To date, there are few methods available for PTB prediction that have been developed with large sample sizes, high-throughput screening, and validated in independent cohorts. To address this gap, we established a large-scale, multi-center case-control study involving 2,590 pregnancies (2,072 full-term and 518 preterm) from three independent hospitals to develop a spontaneous preterm birth classifier. We performed whole-genome sequencing on cfDNA, focusing on promoter profiling (read depth of promoter regions spanning from -1 to +1 kb around transcriptional start sites). Using four machine learning models and two feature selection algorithms, we developed classifiers for predicting preterm birth. Among these, the classifier based on the support vector machine model, named PTerm (Promoter profiling classifier for preterm prediction), exhibited the highest area under the curve (AUC) value of 0.878 (0.852-0.904) following leave-one-out cross-validation. Additionally, PTerm exhibited strong performance in three independent validation cohorts, achieving an overall AUC of 0.849 (0.831-0.866).
In summary, PTerm demonstrated high accuracy in predicting preterm birth. Additionally, it can be utilized with current non-invasive prenatal test data without changing its procedures or increasing detection cost, making it easily adaptable for preclinical tests.
全球约11%的分娩为早产,这会给母亲及其后代带来严重的发病和死亡风险。在妊娠早期识别有早产风险的孕妇,可能有助于改进干预措施并降低早产发生率。源自胎盘和其他母体组织的血浆游离DNA(cfDNA),是妊娠期间生物过程和病理变化的动态指标。这些特性使cfDNA成为研究包括早产在内的妊娠并发症的有价值生物标志物。
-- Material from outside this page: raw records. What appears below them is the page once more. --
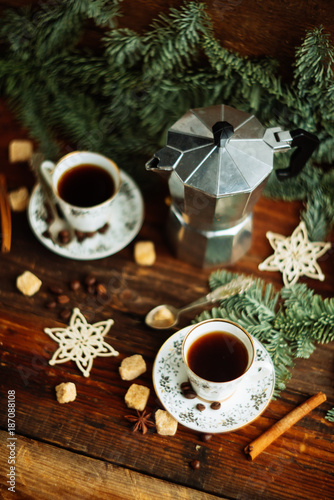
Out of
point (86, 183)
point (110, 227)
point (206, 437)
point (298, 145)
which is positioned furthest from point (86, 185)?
point (206, 437)

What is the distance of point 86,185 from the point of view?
3.26 ft

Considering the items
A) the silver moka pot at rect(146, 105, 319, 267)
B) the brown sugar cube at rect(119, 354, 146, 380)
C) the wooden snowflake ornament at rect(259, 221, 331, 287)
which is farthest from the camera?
the wooden snowflake ornament at rect(259, 221, 331, 287)

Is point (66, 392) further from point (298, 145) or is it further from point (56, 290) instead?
point (298, 145)

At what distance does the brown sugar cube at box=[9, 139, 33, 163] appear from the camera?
111 centimetres

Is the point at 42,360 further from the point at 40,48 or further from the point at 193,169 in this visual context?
the point at 40,48

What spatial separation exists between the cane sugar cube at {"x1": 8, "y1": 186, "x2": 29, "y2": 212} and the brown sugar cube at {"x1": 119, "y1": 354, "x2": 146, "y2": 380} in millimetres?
425

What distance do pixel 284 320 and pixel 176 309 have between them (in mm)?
218

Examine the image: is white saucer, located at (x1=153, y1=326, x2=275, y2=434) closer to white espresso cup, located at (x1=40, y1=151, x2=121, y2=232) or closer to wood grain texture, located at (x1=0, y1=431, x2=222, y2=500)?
wood grain texture, located at (x1=0, y1=431, x2=222, y2=500)

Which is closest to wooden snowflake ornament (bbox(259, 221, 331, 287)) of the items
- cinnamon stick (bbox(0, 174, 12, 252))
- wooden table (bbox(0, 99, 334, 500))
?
wooden table (bbox(0, 99, 334, 500))

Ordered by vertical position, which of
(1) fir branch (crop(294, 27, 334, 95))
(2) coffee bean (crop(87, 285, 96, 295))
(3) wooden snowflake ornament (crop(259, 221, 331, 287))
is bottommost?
(2) coffee bean (crop(87, 285, 96, 295))

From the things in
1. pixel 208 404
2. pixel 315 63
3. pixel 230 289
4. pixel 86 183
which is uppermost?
pixel 315 63

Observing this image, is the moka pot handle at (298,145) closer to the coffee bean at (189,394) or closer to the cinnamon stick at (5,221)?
the coffee bean at (189,394)

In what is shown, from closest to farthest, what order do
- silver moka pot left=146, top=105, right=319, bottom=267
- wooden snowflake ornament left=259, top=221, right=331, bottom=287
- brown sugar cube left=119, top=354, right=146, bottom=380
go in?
silver moka pot left=146, top=105, right=319, bottom=267, brown sugar cube left=119, top=354, right=146, bottom=380, wooden snowflake ornament left=259, top=221, right=331, bottom=287

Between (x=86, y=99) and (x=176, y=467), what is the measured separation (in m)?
0.76
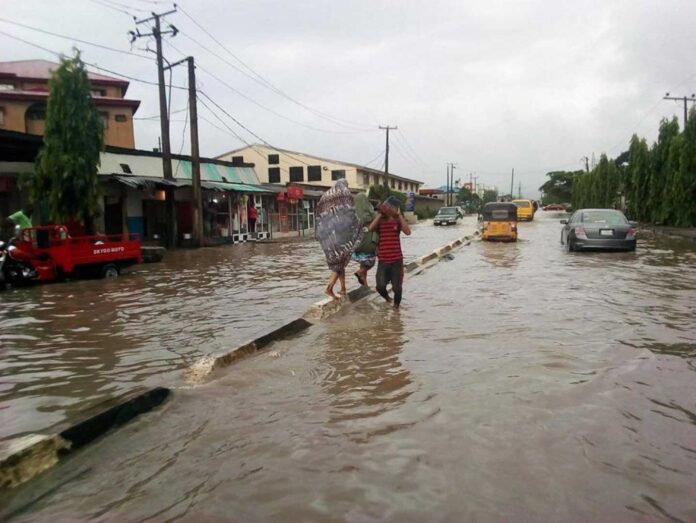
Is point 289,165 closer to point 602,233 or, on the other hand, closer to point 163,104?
point 163,104

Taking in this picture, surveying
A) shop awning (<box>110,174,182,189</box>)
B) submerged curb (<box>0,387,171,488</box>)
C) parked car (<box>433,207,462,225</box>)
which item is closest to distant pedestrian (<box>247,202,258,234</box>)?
shop awning (<box>110,174,182,189</box>)

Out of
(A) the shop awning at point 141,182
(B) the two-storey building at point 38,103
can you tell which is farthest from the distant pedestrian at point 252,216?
(B) the two-storey building at point 38,103

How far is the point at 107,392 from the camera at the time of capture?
15.6 feet

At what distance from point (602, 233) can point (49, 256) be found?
14722 millimetres

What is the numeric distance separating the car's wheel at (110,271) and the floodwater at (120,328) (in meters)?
0.33

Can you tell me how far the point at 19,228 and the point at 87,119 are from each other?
480 centimetres

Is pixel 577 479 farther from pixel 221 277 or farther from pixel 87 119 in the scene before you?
pixel 87 119

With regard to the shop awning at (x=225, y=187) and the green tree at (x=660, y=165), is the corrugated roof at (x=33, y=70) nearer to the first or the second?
the shop awning at (x=225, y=187)

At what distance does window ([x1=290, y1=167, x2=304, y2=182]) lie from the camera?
56.8 metres

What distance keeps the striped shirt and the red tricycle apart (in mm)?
7502

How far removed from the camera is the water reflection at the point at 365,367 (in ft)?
14.1

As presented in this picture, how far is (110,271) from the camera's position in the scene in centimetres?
1341

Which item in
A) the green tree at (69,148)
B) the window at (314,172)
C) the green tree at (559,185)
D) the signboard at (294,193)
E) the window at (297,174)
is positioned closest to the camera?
the green tree at (69,148)

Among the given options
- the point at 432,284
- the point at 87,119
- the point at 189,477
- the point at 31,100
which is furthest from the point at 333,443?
the point at 31,100
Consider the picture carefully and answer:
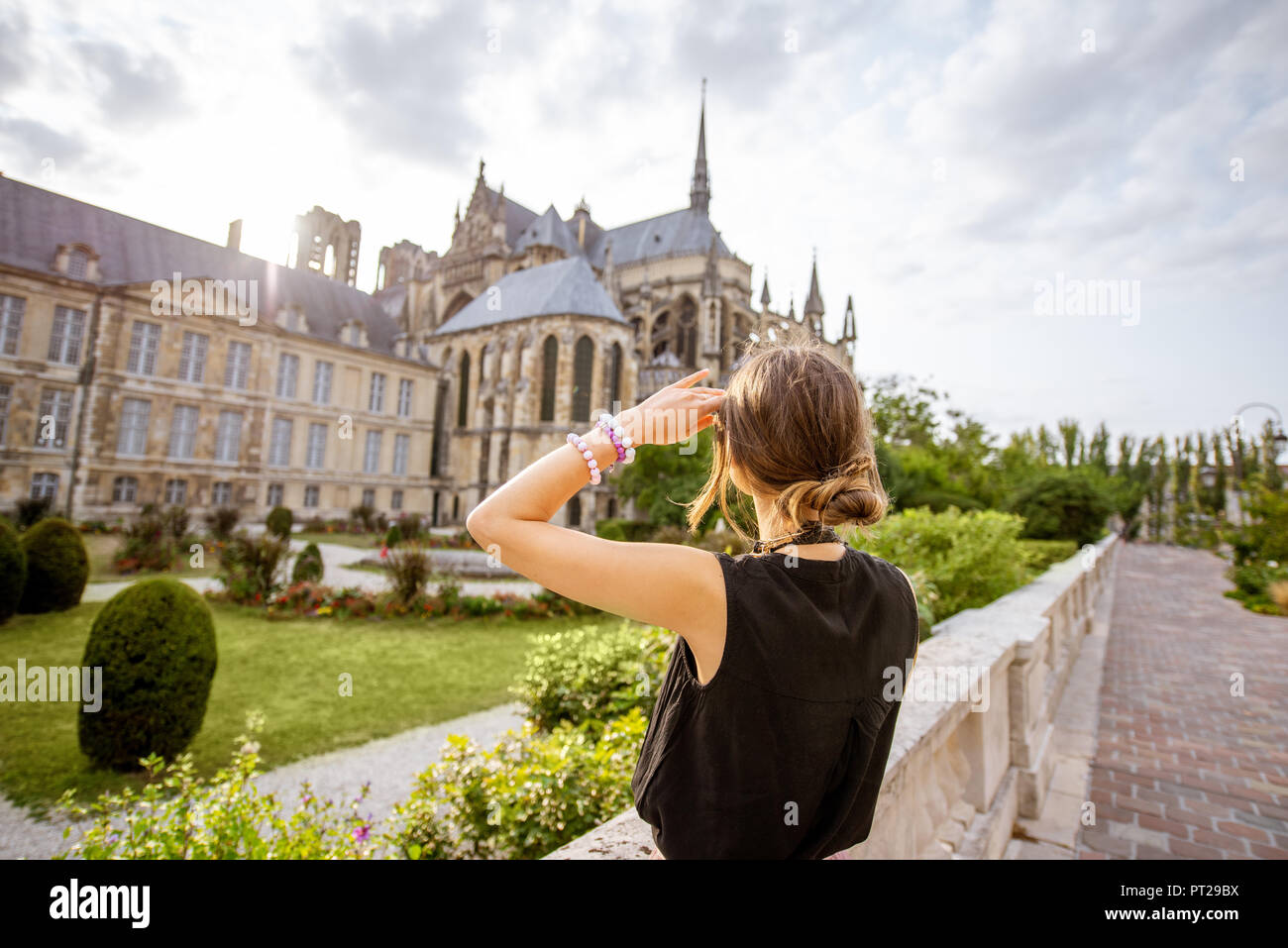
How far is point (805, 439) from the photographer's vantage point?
1174 mm

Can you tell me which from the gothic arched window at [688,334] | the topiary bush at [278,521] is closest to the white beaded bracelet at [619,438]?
the topiary bush at [278,521]

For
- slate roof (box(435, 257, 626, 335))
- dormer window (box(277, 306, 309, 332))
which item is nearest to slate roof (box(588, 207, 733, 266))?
slate roof (box(435, 257, 626, 335))

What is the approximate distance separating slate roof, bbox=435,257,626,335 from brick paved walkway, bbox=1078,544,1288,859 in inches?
1067

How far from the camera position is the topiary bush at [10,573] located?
8.71 meters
迄今为止,很少有针对早产预测的方法是通过大样本量、高通量筛选开发出来并在独立队列中得到验证的。为填补这一空白,我们开展了一项大规模、多中心病例对照研究,纳入了来自三家独立医院的2590例妊娠(2072例足月产和518例早产),以开发一种自发性早产分类器。我们对cfDNA进行了全基因组测序,重点是启动子分析(转录起始位点周围-1至+1 kb范围内启动子区域的读取深度)。使用四种机器学习模型和两种特征选择算法,我们开发了用于预测早产的分类器。其中,基于支持向量机模型的分类器,名为PTerm(早产预测启动子分析分类器),在留一法交叉验证后表现出最高的曲线下面积(AUC)值,为0.878(0.852 - 0.904)。此外,PTerm在三个独立验证队列中表现出色,总体AUC为0.849(0.831 - 0.866)。
总之,PTerm在预测早产方面表现出很高的准确性。此外,它可以与当前的无创产前检测数据一起使用,而无需改变其程序或增加检测成本,使其易于应用于临床前检测。